** What is being asked **
Every line must be returned precisely as it is written.

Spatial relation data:
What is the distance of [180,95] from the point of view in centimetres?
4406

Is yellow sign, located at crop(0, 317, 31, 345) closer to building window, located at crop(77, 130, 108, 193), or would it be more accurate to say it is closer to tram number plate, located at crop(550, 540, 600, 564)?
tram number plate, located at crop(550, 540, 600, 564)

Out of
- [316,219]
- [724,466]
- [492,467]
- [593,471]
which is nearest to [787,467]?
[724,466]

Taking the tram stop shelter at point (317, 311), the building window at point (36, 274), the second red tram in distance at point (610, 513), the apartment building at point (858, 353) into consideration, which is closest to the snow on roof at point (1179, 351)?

** Finished exercise **
What is the distance of [180,95] from the point of view in centimetres?
4406

Is yellow sign, located at crop(0, 317, 31, 345) closer to building window, located at crop(77, 130, 108, 193), or would it be more accurate to say it is closer to tram number plate, located at crop(550, 540, 600, 564)?
tram number plate, located at crop(550, 540, 600, 564)

Out of
- [316,219]
- [724,466]
- [492,467]
- [593,471]
which is nearest to [787,467]?
[724,466]

Taking the tram stop shelter at point (317, 311), the building window at point (36, 274), the second red tram in distance at point (610, 513), the apartment building at point (858, 353) into consideration, which is closest to the snow on roof at point (1179, 351)?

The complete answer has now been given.